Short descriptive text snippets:
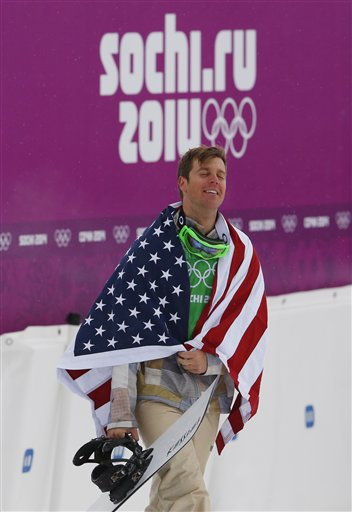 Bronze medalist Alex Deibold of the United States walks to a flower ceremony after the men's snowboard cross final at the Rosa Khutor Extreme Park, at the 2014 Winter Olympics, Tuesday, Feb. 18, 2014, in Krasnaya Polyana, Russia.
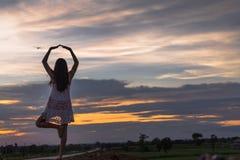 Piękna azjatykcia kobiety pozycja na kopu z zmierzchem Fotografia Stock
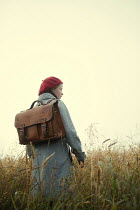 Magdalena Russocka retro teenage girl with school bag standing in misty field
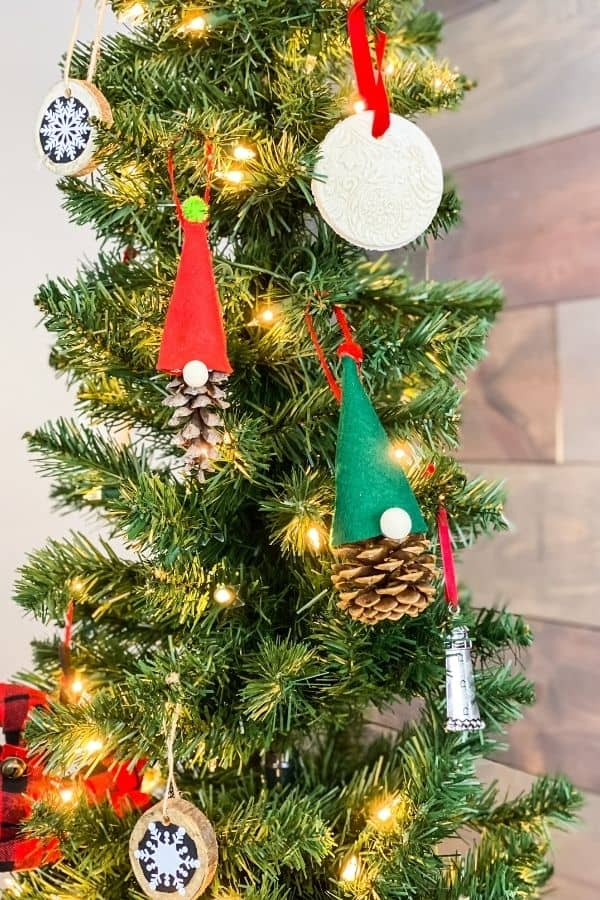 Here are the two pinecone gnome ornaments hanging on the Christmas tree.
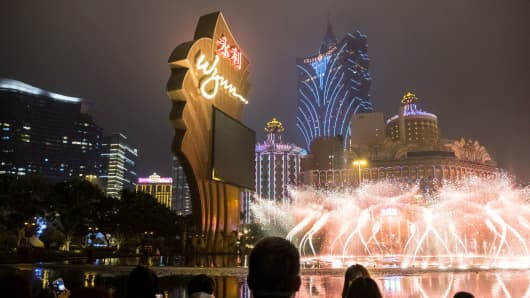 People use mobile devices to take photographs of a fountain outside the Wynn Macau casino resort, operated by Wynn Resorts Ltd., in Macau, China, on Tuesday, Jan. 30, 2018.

→ **What is required**:
Your answer must be every record above, word for word, with no pictures.

→ **Exercise response**:
 Bronze medalist Alex Deibold of the United States walks to a flower ceremony after the men's snowboard cross final at the Rosa Khutor Extreme Park, at the 2014 Winter Olympics, Tuesday, Feb. 18, 2014, in Krasnaya Polyana, Russia.
 Piękna azjatykcia kobiety pozycja na kopu z zmierzchem Fotografia Stock
 Magdalena Russocka retro teenage girl with school bag standing in misty field
 Here are the two pinecone gnome ornaments hanging on the Christmas tree.
 People use mobile devices to take photographs of a fountain outside the Wynn Macau casino resort, operated by Wynn Resorts Ltd., in Macau, China, on Tuesday, Jan. 30, 2018.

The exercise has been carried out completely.